Le commissaire européen Andrus Ansip, également vice-président pour le marché unique du numérique, a démultiplié ces dernières semaines les coups de cornes contre les restrictions territoriales au droit d’auteur. Demain, Bruxelles mettra en ligne un site pour que chacun puisse partager ses mauvaises expériences sur ce fameux geoblocking.

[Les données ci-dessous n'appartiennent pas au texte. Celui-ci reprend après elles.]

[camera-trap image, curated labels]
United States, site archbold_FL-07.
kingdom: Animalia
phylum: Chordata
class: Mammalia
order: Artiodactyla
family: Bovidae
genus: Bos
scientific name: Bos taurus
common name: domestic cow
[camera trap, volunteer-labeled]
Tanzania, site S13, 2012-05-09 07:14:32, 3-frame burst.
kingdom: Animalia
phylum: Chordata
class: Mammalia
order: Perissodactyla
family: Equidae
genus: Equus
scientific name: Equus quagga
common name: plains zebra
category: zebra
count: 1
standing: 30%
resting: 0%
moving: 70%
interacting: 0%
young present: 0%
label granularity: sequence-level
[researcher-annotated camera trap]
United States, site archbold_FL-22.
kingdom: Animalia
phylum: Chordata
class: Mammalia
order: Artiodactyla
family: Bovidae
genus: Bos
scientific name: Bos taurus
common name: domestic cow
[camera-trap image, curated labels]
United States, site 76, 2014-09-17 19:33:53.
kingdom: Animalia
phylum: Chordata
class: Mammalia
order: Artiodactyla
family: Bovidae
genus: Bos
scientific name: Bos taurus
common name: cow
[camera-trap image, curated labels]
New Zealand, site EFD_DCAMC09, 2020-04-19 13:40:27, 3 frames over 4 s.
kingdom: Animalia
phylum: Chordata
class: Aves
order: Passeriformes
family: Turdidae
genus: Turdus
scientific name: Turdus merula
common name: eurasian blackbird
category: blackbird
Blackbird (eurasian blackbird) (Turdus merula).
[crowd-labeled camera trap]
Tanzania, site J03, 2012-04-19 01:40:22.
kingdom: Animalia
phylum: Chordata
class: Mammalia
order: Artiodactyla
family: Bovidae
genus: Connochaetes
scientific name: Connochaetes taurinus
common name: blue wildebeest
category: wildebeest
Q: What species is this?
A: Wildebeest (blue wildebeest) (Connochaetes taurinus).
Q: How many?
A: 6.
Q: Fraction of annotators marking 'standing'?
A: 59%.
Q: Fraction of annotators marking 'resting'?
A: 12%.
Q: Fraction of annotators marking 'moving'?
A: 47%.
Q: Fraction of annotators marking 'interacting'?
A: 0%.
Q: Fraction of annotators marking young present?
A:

Voilà plusieurs semaines que sur son fil Twitter, Andrus Ansip demande à chacun de lui transmettre les captures d’écran manifestant ces problématiques de géolocalisation (via le compte @Ansip_EU et le hashtag #AskAnsip). La Commission européenne veut faire plus de bruit encore puisqu’elle mettra en ligne demain une plateforme pour que chaque citoyen puisse également partager ces témoignages. « Dans un vrai marché unique du numérique, chacun doit pouvoir accéder au même contenu licite n’importe où en Europe » tambourine le commissaire européen. « Tout ce que nous pouvons faire hors ligne devrait être possible en ligne » ajoute-t-il, avant de considérer que le geoblocking n'a pas vraiment sa place en Europe :
No one can be punished for accessing legally purchased content in another country. There is no space for #geoblocking in Europe. #AskAnsip
— Andrus Ansip (@Ansip_EU) 23 Février 2015
Ce chantier est une brique de l’agenda de la réforme du droit d’auteur qui sera dévoilé en mai prochain.
Les ayants droit sur les barricades du geoblocking
Du coté des ayants droit, Hervé Rony, directeur général de la SCAM, considère pour sa part que ces verrous technologiques (DRM, digital right management) ne sont pas la source du mal, mais au contraire l’une des clefs du financement de l’industrie culturelle.
@Ansip_EU @reesmarc @glynmoody DRM are not the Devil! exclusivity and territoriality, key aspect of the cultural industries financing!
— hervé rony (@RonyHerve) 23 Février 2015
Pour l’Adami, ces contraintes sont aussi l’un des moyens de protéger les spécificités et l’identité culturelles, plutôt que de plonger dans la tiède uniformité.
Cet après-midi, lors d’une audition portant sur le rapport de Julia Reda en commission des affaires juridiques, l’eurodéputée Constance Le Grip (UMP-PPE) s’est justement émue que sa collègue issue du Parti Pirate veuille également casser ces barrières géographiques. Selon elle, « cela va favoriser les grands acteurs étrangers, car être obligé d’acheter des licences paneuropéennes serait pour beaucoup insurmontable ». Car le problème est là, celui des contrats de licence qui ont, au fil des négociations, morcelé cette Europe que la Commission voudrait unifier.
Ainsi, le geoblocking ne serait pas seulement le garant de la diversité culturelle, mais également une barrière contre les géants américains, au grand dam des consommateurs qui se voient emmurés dans ces frontières numériques. Au fil des débats, Julia Reda s'est d'ailleurs opposée à l'argument de l'exception culturelle, au motif que dans notre Europe ouverte, les migrants souhaitent aussi pouvoir profiter des contenus dans leur langue d'origine.
Le geoblocking, c'est aussi un bug à la Réunion
Ces questions de géolocalisation peuvent aussi provoquer des problèmes très localisés, à l'intérieur même d'un État membre. En témoigne cette récente question posée par la députée Isabelle Attard, sensibilisée par la situation des internautes connectés depuis l'île de la Réunion. « Les Français qui résident sur l'île de la Réunion et y accèdent à internet se voient attribuer une adresse IP qui les identifie comme étant localisés sur le continent africain. Cette identification leur cause un préjudice important ».
Et pour cause, les prestataires de services en ligne (location de livres électroniques, etc.) « refusent ainsi de vendre à des Réunionnais, pourtant citoyens français » du fait de cette mauvaise géolocalisation africaine. La députée Nouvelle Donne vient du coup de réclamer à Fleur Pellerin les pistes qui pourraient être envisagées pour corriger ce mauvais tir.